## [Exercise instructions]
Using the data below, return word for word every line from the one holding "Sunrise over a" down to the one holding "Custom designed glass". Leave pictures out.

## [Data for this task]
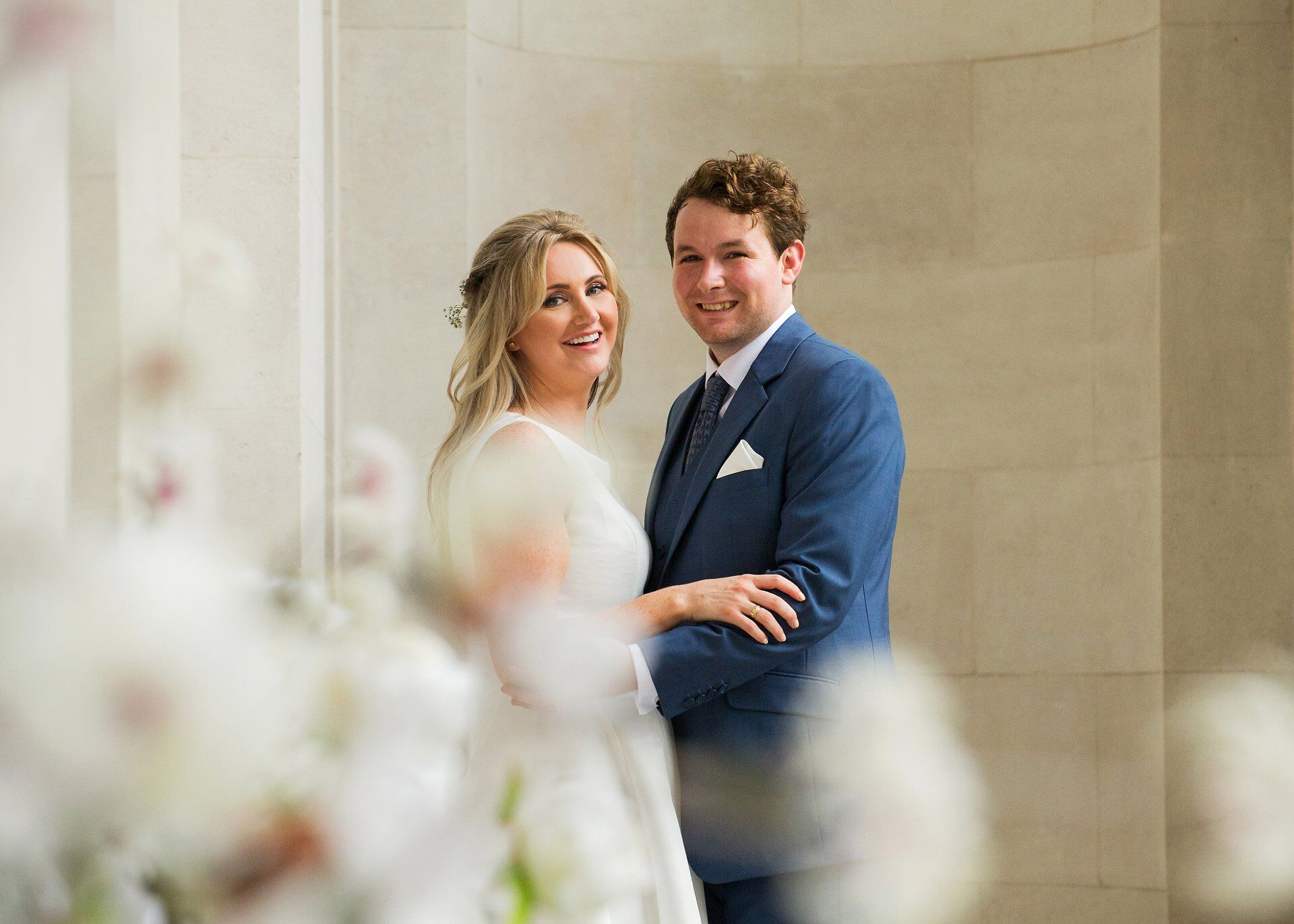 bride and groom by old marylebone town hall wedding photographer emma duggan (soho room wedding photography)
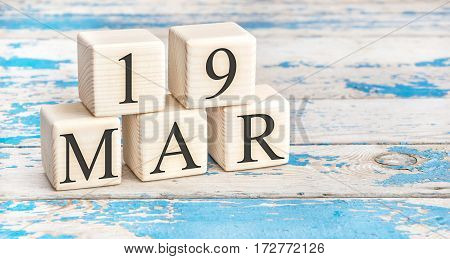 March 19th. Wooden cubes with date of 19 March on old blue wooden background.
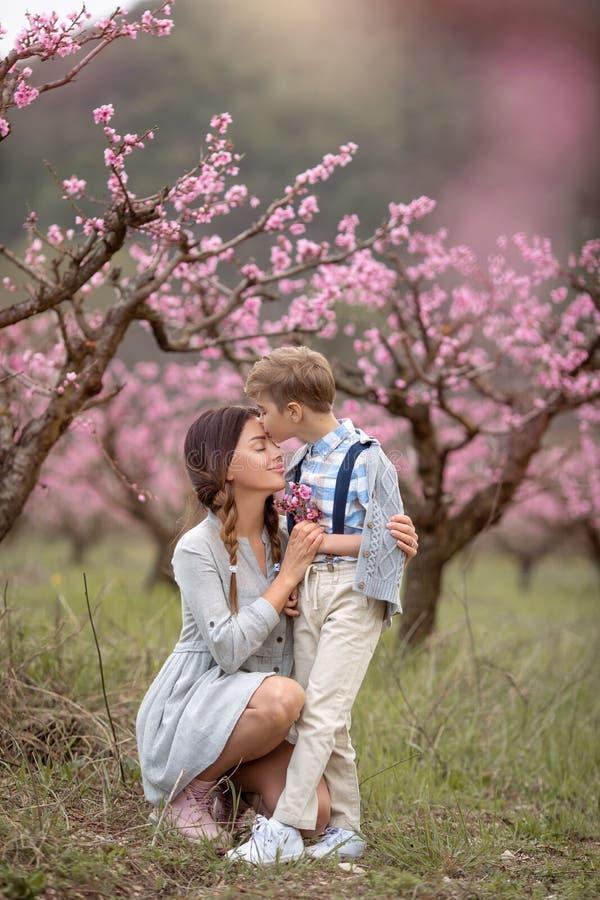 De vrouw en de jongen bevinden zich door struik van sering te bloeien Zij ruikt bloemen familie tijd samen stock foto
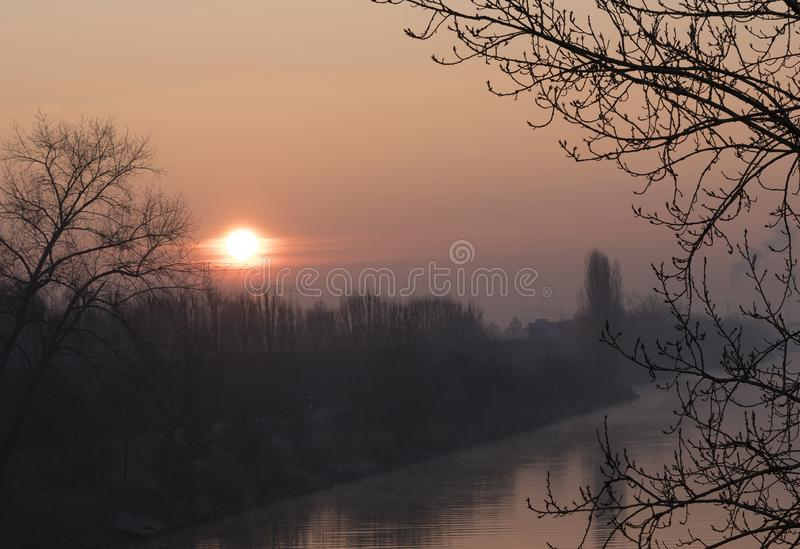 Sunrise over a waterway in Berlin at a misty morning. Sunrise over the waterway Teltowkanal in Berlin, Germany at a misty morning with reflections on the surface royalty free stock photo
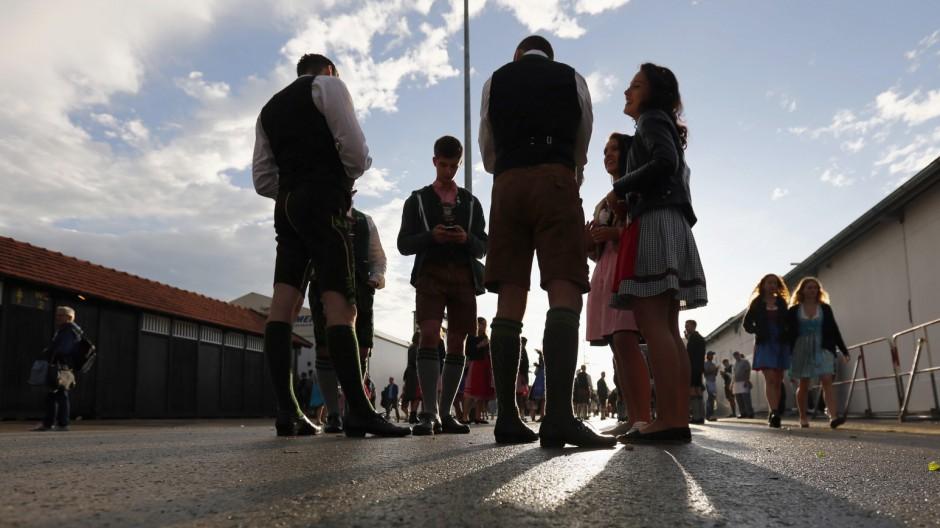Oktoberfest visitors wearing traditional Bavarian dirndl dresses and lederhosen wait outside a beer tent in Munich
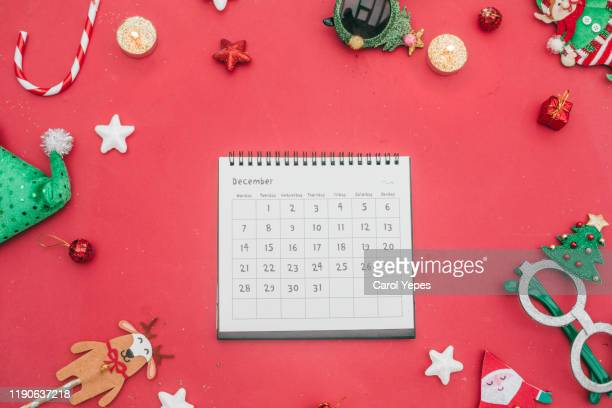 flat lay december calendar in red background - 2019 2020 calendar stock pictures, royalty-free photos & images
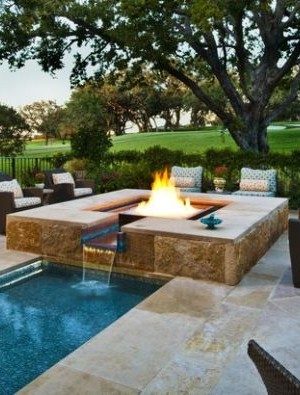 Custom designed glass fire and water feature for the pool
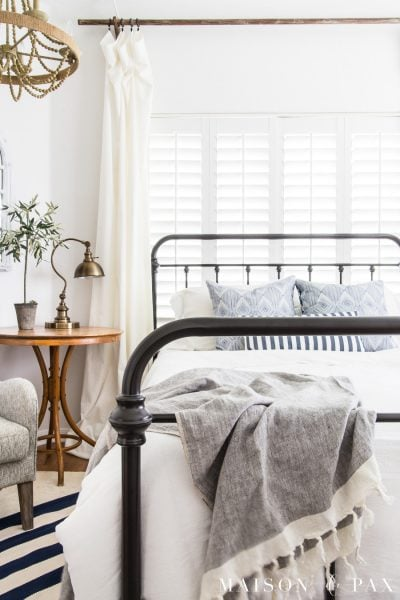 Click for blue and white master bedroom ideas! Simple, casual farmhouse charm. #bedroom #masterbedroom #ironbed #bedroomdecor #bedroomdecoratingideas #bedroomideas #summerdecor #bluewhitestripes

## [Answer box]
 Sunrise over a waterway in Berlin at a misty morning. Sunrise over the waterway Teltowkanal in Berlin, Germany at a misty morning with reflections on the surface royalty free stock photo
Oktoberfest visitors wearing traditional Bavarian dirndl dresses and lederhosen wait outside a beer tent in Munich
 flat lay december calendar in red background - 2019 2020 calendar stock pictures, royalty-free photos & images
 Custom designed glass fire and water feature for the pool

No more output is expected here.